§ Your instructions: Render the data from the line containing "Which is positioned" through the end of the data as a two-column CSV with the header input,output. Give one row per item, with its text and its answer each in a single quoted field, line breaks replaced by spaces, and pictures left out.

§ Records provided:
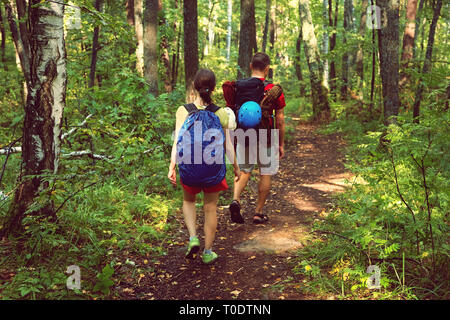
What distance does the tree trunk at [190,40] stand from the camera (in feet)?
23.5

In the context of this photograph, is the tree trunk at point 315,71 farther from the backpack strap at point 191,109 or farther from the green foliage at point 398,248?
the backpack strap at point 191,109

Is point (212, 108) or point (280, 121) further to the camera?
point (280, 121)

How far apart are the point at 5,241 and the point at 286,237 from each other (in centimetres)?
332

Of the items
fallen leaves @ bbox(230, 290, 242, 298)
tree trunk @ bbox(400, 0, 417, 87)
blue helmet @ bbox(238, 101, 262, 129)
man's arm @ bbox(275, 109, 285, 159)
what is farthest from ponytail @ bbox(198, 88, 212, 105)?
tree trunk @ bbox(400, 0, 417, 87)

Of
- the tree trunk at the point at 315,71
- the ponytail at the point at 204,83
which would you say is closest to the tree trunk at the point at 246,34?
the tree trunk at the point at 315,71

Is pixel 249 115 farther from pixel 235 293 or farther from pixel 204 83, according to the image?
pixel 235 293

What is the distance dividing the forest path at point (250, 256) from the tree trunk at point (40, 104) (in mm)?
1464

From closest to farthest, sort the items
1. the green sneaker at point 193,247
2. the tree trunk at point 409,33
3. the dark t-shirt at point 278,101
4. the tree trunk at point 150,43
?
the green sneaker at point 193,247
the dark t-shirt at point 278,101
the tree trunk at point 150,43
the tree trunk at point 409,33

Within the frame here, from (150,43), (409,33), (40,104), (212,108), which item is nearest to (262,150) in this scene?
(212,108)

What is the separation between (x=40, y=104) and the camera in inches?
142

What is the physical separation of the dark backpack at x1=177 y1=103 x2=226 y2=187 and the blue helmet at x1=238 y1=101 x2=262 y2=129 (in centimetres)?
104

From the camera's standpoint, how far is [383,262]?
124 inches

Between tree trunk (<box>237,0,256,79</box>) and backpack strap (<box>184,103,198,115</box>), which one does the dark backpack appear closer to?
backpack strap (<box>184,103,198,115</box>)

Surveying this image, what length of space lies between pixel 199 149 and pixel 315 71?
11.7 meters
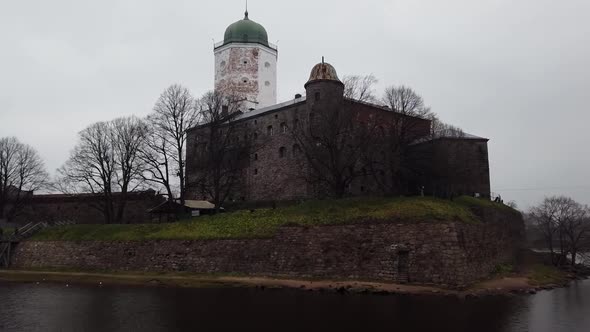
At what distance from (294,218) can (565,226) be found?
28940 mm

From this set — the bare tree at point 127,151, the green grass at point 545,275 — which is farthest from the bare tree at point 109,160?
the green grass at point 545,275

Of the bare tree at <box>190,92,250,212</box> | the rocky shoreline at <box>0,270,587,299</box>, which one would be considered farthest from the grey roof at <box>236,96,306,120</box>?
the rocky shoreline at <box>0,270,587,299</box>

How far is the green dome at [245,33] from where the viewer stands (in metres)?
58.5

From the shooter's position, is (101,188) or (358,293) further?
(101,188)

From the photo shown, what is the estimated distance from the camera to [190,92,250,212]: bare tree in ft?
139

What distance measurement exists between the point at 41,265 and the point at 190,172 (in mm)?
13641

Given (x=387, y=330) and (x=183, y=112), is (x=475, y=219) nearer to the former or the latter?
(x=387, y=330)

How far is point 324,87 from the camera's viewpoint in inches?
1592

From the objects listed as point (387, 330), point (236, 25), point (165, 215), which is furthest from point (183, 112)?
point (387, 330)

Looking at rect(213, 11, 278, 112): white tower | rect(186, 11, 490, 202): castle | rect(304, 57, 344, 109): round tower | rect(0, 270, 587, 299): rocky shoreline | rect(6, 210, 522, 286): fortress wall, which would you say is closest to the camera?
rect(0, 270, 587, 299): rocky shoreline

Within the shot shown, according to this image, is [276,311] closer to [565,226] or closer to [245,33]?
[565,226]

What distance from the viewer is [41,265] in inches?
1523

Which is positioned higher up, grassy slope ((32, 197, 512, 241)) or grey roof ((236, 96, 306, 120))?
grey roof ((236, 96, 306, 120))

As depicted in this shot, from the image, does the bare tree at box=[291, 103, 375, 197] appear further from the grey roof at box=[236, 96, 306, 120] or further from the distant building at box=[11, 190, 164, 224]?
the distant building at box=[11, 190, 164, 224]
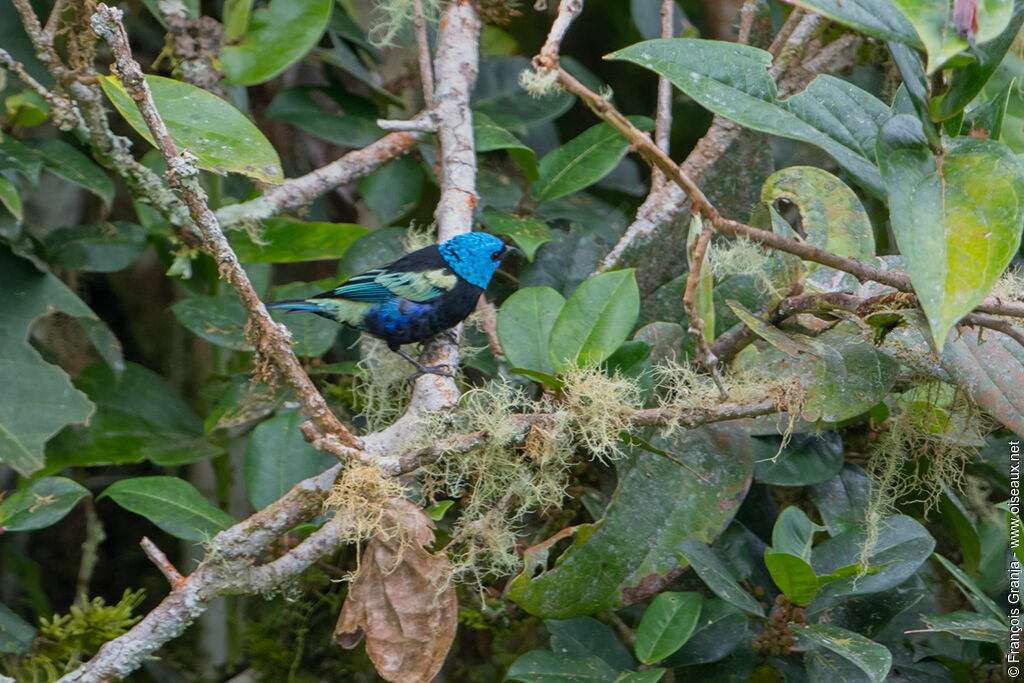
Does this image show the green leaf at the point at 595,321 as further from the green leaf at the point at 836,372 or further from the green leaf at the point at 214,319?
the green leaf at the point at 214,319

§ Answer for the task:
input,output
"Which is positioned higher up, grassy slope ((32, 197, 512, 241)) or grey roof ((236, 96, 306, 120))?","grey roof ((236, 96, 306, 120))"
"As depicted in this shot, from the image, does the bare tree at box=[291, 103, 375, 197] appear further from the grey roof at box=[236, 96, 306, 120] or further from the distant building at box=[11, 190, 164, 224]?","the distant building at box=[11, 190, 164, 224]"
"Does this image show the green leaf at the point at 595,321 as further from the green leaf at the point at 836,372 or further from the green leaf at the point at 214,319?","the green leaf at the point at 214,319"